═════ Фрагмент документа ═════

Свидригайлов в отношении к миру, к людям, к себе не признает никаких норм и не боится никаких санкций – кто пересилил страх смерти, тот ничего не боится. Лебедев внутренне также не считается ни с какими нормами, догмами и критериями, но внешних санкций он боится: Лебедев готов был поклясться, что все дозволено, но в иные минуты – ощущал беспокойную потребность припомнить про себя, на всякий случай, некоторые и преимущественно ободрительные и успокоительные статейки свода законов», Лебедев хочет жить и будет жить, какие условия ни пришлось бы принять, Он постарается обойти закон, чтобы избежать его кары, он приспособится так, чтобы урвать доступный ему клочок, и будет глумиться и над властвующими и над богатыми, с беспардонностью люмпена пли нигилиста (в первоначальном и точном значении слова).

Глумливый цинизм в его комической длящейся форме расплавляет нравственные скрепы, которыми держится общественный строй, быть может, еще сильнее и бесповоротней, чем цинизм трагический. Обнаруживается, что мир, еще только вчера представлявшийся традиционному или просто наивному сознанию целым и единым, потерял порядок, распался на хаос обесцененных элементов, которые можно сортировать по любому субъективному принципу и окрашивать в любой желательный цвет. Пропадают все основания, чтобы делать добро, быть гуманным, жертвовать собой ради другого или ради каких-либо всеобщих ценностей или идеалов, остается лишь свое тело и своя корысть. Лебедев не уважает ни других, ни себя. Для него все низложено, все рассыпано, все извращено.

═════ Выборка данных ═════

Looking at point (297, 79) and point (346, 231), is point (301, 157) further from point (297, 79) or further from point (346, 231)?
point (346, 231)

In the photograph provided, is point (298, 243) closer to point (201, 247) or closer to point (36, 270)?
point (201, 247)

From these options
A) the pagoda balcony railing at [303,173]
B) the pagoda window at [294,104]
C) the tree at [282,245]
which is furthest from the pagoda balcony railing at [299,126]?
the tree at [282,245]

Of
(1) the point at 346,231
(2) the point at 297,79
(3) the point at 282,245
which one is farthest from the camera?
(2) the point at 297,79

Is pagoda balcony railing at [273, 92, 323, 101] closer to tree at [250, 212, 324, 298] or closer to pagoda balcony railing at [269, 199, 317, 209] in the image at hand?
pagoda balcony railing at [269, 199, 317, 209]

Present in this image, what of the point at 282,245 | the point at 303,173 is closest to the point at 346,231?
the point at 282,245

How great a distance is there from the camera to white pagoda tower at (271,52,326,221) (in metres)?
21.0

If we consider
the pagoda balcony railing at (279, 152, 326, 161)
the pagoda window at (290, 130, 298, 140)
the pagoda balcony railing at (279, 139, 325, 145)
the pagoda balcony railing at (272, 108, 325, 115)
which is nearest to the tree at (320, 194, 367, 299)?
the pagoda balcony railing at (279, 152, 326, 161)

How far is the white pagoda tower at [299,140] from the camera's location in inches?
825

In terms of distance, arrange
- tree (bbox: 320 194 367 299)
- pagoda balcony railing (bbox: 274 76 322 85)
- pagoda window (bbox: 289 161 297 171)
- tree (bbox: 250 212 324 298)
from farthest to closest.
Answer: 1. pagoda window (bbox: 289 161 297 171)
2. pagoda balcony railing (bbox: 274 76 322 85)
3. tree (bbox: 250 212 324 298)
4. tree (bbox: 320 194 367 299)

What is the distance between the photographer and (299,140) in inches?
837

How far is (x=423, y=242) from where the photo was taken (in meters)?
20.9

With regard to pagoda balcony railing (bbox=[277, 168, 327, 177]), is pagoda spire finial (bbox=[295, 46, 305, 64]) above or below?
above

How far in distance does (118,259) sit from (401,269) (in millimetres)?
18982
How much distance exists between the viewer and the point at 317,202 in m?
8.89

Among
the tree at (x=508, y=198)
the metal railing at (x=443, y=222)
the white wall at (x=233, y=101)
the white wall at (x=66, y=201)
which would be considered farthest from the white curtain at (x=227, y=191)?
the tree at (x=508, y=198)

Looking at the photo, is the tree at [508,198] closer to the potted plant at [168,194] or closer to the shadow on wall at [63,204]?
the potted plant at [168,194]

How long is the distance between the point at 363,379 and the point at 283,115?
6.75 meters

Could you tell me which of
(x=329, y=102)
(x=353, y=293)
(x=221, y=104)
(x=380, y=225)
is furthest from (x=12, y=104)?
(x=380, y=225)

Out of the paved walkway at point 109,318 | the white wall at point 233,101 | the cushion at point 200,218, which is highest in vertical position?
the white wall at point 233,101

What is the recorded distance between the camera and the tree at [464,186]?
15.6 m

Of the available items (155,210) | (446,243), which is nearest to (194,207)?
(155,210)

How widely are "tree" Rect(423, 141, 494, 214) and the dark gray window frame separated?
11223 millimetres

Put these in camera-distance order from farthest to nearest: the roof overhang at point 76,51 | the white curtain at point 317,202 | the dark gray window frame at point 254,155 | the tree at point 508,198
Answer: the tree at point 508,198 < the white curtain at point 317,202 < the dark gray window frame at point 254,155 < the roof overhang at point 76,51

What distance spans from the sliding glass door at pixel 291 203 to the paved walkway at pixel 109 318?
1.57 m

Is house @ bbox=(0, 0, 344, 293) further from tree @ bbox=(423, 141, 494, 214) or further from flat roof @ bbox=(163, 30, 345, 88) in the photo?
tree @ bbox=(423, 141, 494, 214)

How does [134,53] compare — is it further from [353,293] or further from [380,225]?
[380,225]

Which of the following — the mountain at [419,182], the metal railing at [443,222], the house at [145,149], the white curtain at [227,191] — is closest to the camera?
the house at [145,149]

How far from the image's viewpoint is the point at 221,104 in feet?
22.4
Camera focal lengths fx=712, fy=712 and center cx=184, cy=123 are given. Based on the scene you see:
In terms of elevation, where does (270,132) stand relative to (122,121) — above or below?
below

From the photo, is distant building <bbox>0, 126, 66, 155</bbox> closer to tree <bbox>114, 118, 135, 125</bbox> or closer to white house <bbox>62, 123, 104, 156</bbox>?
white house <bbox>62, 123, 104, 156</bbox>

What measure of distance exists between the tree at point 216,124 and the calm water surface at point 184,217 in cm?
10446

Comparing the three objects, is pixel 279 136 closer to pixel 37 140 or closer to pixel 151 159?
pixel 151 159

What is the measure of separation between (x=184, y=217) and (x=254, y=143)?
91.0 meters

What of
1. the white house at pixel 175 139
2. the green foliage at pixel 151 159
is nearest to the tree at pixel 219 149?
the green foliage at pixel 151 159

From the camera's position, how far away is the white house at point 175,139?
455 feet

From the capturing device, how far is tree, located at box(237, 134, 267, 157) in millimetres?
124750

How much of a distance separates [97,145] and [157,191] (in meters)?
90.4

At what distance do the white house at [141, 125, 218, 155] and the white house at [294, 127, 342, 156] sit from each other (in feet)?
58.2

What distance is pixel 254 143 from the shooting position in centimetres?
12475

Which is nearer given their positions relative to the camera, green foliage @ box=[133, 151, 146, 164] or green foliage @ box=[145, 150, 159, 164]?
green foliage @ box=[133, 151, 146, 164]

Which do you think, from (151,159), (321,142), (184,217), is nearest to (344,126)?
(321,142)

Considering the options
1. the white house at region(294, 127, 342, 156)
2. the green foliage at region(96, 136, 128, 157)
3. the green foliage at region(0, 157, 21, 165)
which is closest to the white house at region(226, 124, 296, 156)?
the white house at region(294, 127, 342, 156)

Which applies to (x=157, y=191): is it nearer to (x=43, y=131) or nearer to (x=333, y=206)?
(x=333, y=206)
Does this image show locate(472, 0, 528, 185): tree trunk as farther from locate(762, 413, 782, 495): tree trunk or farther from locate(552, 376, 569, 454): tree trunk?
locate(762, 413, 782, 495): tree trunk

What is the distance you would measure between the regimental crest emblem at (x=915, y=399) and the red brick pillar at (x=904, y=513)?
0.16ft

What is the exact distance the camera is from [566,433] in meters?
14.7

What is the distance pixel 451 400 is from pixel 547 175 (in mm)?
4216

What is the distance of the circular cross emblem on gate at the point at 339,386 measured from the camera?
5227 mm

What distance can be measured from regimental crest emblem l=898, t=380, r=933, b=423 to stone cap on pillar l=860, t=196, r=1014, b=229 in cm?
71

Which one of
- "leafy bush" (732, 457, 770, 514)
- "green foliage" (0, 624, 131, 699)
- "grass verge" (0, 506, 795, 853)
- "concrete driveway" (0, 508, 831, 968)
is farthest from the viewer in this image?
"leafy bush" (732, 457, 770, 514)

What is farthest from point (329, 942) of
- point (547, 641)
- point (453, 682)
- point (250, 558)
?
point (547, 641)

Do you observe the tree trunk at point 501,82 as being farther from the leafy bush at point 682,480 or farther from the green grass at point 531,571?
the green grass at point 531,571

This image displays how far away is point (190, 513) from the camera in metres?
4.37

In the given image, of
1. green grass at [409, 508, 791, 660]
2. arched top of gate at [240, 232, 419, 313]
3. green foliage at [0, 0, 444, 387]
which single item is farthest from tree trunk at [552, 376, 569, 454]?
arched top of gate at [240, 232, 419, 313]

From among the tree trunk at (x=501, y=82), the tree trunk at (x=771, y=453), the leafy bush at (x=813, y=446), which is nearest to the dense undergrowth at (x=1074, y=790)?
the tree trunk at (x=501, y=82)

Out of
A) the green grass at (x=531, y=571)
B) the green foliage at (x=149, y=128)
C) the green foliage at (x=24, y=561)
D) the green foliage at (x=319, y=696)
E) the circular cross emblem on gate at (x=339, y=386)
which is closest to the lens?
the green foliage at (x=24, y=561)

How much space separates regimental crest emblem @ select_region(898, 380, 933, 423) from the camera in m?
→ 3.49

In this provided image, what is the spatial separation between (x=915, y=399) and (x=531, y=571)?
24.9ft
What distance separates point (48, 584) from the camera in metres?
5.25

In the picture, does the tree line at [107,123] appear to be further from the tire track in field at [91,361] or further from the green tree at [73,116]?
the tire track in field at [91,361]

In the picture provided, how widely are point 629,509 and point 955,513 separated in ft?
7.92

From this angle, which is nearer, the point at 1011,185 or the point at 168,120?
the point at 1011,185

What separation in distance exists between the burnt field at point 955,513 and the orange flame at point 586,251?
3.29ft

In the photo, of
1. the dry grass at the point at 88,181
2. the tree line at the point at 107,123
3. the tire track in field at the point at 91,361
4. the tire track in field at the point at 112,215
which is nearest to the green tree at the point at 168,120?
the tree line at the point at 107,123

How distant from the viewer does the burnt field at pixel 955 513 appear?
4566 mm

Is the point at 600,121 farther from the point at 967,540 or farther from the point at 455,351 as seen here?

═════

▶ _Письменное задание A_: Каких санкций, согласно фрагменту о Свидригайлове и Лебедеве, боится Лебедев?
▶ _Письменное задание B_: Выпишите из фрагмента о Свидригайлове и Лебедеве отрывок от слов «Свидригайлов в отношении» до слов «точном значении слова).» включительно.

▶ _Результат задания A_: Внешних санкций.

▶ _Результат задания B_:
Свидригайлов в отношении к миру, к людям, к себе не признает никаких норм и не боится никаких санкций – кто пересилил страх смерти, тот ничего не боится. Лебедев внутренне также не считается ни с какими нормами, догмами и критериями, но внешних санкций он боится: Лебедев готов был поклясться, что все дозволено, но в иные минуты – ощущал беспокойную потребность припомнить про себя, на всякий случай, некоторые и преимущественно ободрительные и успокоительные статейки свода законов», Лебедев хочет жить и будет жить, какие условия ни пришлось бы принять, Он постарается обойти закон, чтобы избежать его кары, он приспособится так, чтобы урвать доступный ему клочок, и будет глумиться и над властвующими и над богатыми, с беспардонностью люмпена пли нигилиста (в первоначальном и точном значении слова).